Mi primera demo técnica: nervios y píxeles
Una experiencia que me marcó fue mi primera demo con gente del banco. Tuve que explicar cómo funcionaba Sikuli —básicamente cómo la herramienta reconoce elementos en pantalla comparando píxeles, por qué a veces falla si cambia el tamaño de la ventana o la resolución, y cómo optimizamos las capturas para que sean más robustas.
Estaba tremendamente nervioso. No es lo mismo explicarle automatización a otro desarrollador que a stakeholders del negocio que necesitan entender por qué confiamos en “una herramienta que mira la pantalla”. Pero valió la pena: el equipo entendió las limitaciones y los beneficios, y a partir de ahí hubo más apoyo para invertir tiempo en estabilizar las automatizaciones.

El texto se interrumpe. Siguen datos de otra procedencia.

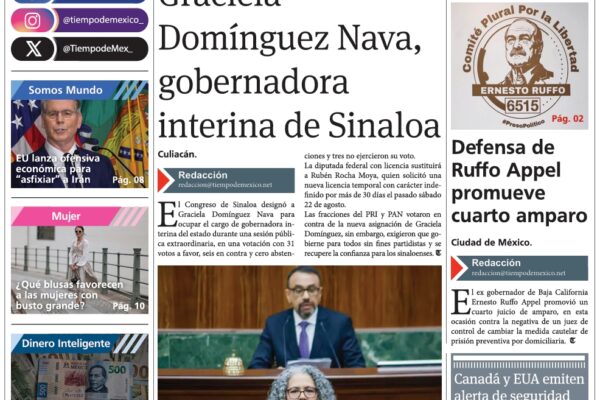 Edición 26 de Agosto 2026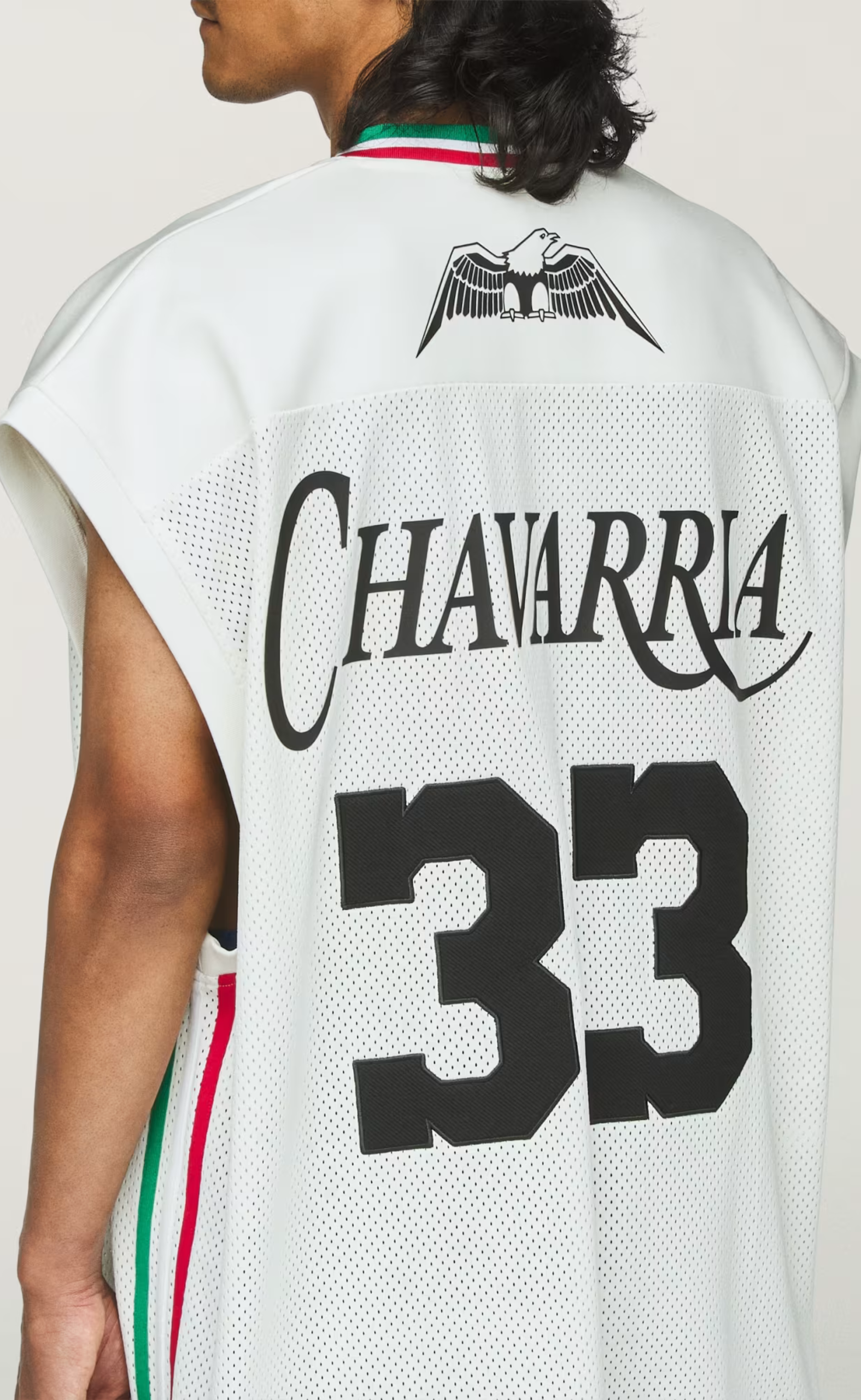 BASKETBALL JERSEY X WILLY CHAVARRIA OFF WHITE T-SHIRT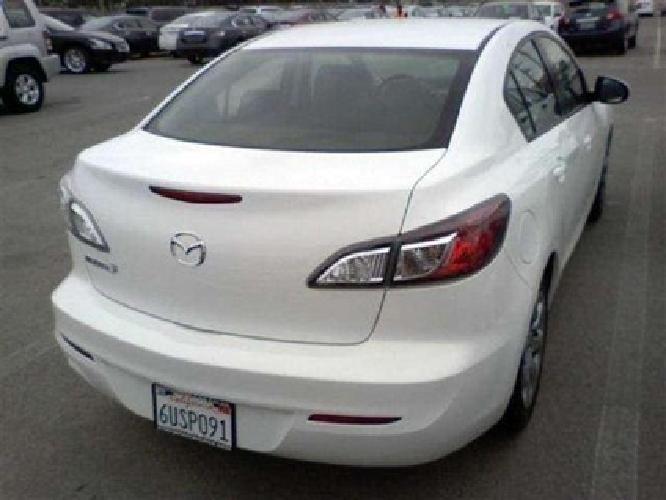 2012 mazda mazda3 i sport sedan 4d in montclair, ca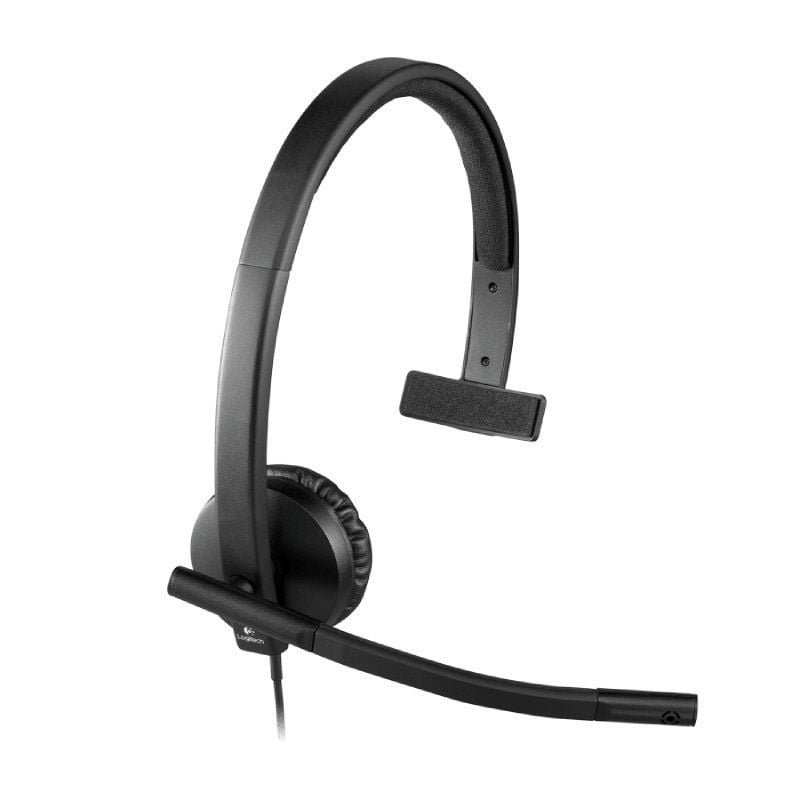 Auricular Logitech H570E/ con Micrófono/ USB/ Negro - изображение 2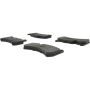 CENTRIC PARTS 102.11160 C-Tek Semi-Metallic Brake Pads with Shims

Lección aprendida: comunicar lo técnico de forma clara es tan importante como saber hacerlo.
Conclusión
Automatizar en un banco me enseñó que las herramientas son solo una parte de la ecuación. Lo que realmente hace la diferencia es entender el negocio, adaptarte a las limitaciones que tengas, y saber comunicar lo que hacés a personas que no son técnicas.
No siempre vas a tener el entorno ideal ni las herramientas más modernas. Pero si entendés bien el problema y sabés explicar tu solución, podés aportar valor en cualquier contexto.